Sanders se détourna de ce regard calme.

— C’est trop difficile à expliquer. Il se demanda s’il allait se confier à elle, puis avec un effort, se reprit. Il se redressa, toucha sa main. Écoutez, demain nous essaierons de louer une voiture ou un bateau. Si nous partageons les frais, nous pourrons rester plus longtemps à Mont Royal.

— Je serais très heureuse de venir avec vous. Mais ne croyez-vous pas que cela puisse être dangereux ?
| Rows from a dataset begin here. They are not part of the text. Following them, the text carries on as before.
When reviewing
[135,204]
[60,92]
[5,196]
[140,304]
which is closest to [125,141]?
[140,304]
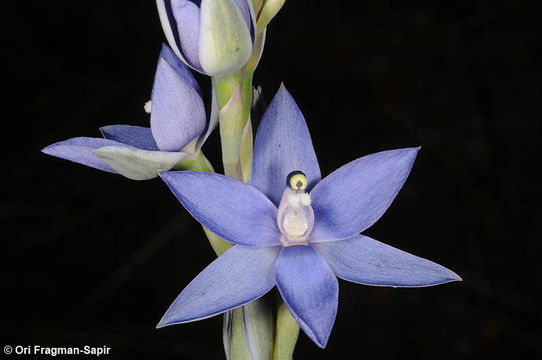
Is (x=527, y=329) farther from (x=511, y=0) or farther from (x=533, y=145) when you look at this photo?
(x=511, y=0)

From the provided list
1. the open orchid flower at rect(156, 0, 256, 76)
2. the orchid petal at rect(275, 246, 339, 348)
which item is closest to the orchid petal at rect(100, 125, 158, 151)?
the open orchid flower at rect(156, 0, 256, 76)

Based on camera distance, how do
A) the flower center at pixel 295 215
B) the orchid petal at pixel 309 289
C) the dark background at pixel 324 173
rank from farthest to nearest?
the dark background at pixel 324 173 → the flower center at pixel 295 215 → the orchid petal at pixel 309 289

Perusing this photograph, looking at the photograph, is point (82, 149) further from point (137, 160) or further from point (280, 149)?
point (280, 149)

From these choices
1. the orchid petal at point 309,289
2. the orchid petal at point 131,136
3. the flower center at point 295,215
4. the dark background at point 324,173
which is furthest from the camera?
the dark background at point 324,173

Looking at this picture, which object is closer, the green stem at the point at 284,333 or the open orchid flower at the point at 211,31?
the open orchid flower at the point at 211,31

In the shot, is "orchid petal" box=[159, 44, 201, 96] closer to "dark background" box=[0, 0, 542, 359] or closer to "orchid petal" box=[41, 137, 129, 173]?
"orchid petal" box=[41, 137, 129, 173]

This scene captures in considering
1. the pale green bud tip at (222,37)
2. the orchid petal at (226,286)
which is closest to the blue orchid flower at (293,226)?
the orchid petal at (226,286)

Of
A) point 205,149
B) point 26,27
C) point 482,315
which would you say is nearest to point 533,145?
point 482,315

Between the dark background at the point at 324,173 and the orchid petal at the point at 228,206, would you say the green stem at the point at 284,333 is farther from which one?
the dark background at the point at 324,173
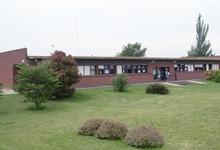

— Pas pour l’instant. Quoi que pense la police, je suis sûr qu’il ne s’agit pas d’une maladie à virus. Il tâta l’émeraude sur la bague dorée au doigt de Louise. À ma manière, je suis plus ou moins un spécialiste en la matière.

— J’en suis persuadée, docteur, répondit calmement Louise sans bouger la main. J’ai parlé un peu au steward du bateau cet après-midi. Et elle ajouta : La cuisinière de ma tante est une des malades de votre léproserie.

— Louise, ce n’est pas ma léproserie, dit Sanders après un instant d’hésitation. Ne croyez pas qu’il y ait là un engagement de ma part. Comme vous le dites, nous pouvons peut-être choisir nettement à présent.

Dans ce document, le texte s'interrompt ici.